▶ [WRITTEN TASK]
Copy everything below from the line containing "At what distance is" down to the end of the records, including both ends.

▶ [Records from a data source]

______________________________

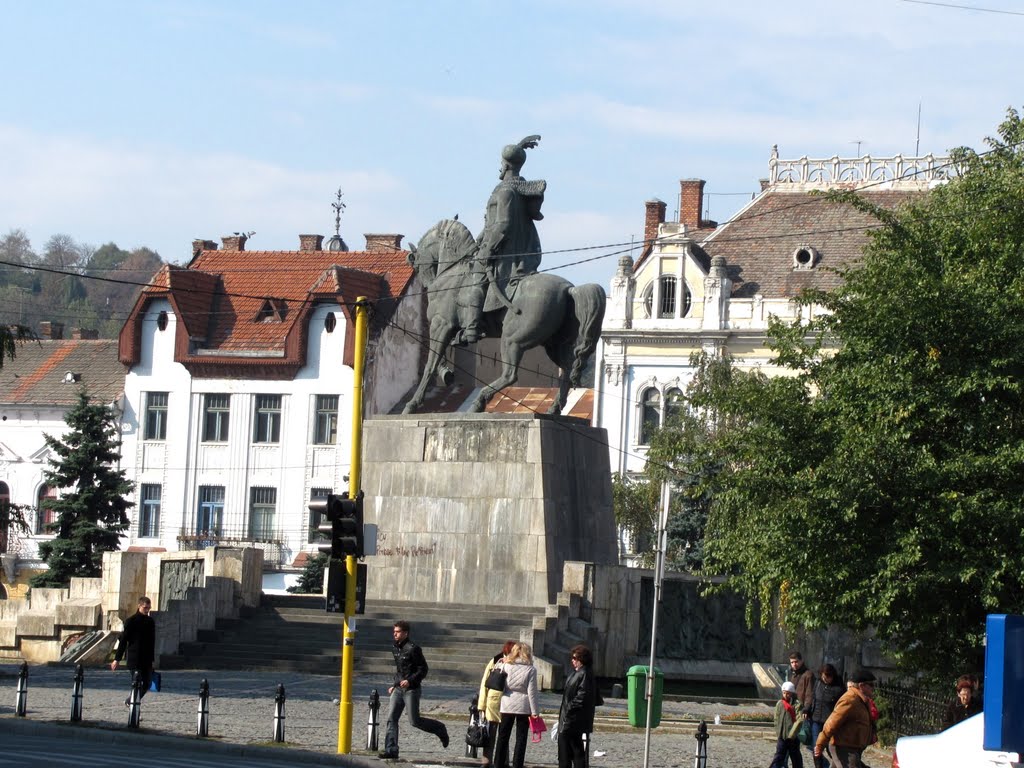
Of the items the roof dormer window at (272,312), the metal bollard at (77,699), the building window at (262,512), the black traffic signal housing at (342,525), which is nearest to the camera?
the black traffic signal housing at (342,525)

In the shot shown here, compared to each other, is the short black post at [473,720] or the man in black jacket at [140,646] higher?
the man in black jacket at [140,646]

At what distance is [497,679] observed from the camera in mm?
19672

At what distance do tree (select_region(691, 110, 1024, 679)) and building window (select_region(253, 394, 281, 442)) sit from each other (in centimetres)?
4351

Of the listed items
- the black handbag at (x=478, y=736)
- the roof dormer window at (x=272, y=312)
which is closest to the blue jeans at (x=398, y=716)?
the black handbag at (x=478, y=736)

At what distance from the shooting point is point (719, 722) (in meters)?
26.5

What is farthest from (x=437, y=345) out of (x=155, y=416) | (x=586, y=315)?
(x=155, y=416)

______________________________

▶ [TASK OUTPUT]
At what distance is [497,679] observed from the camera in mm?
19672

At what distance do tree (select_region(691, 110, 1024, 679)) and building window (select_region(253, 394, 281, 442)) sit from each other (in centimetres)?
4351

Of the listed items
- the black handbag at (x=478, y=736)
- the roof dormer window at (x=272, y=312)
which is closest to the blue jeans at (x=398, y=716)?
the black handbag at (x=478, y=736)

At what distance from the shooting point is point (719, 722) (in meters)?
26.5

What is farthest from (x=437, y=345) out of (x=155, y=416) | (x=586, y=315)?
(x=155, y=416)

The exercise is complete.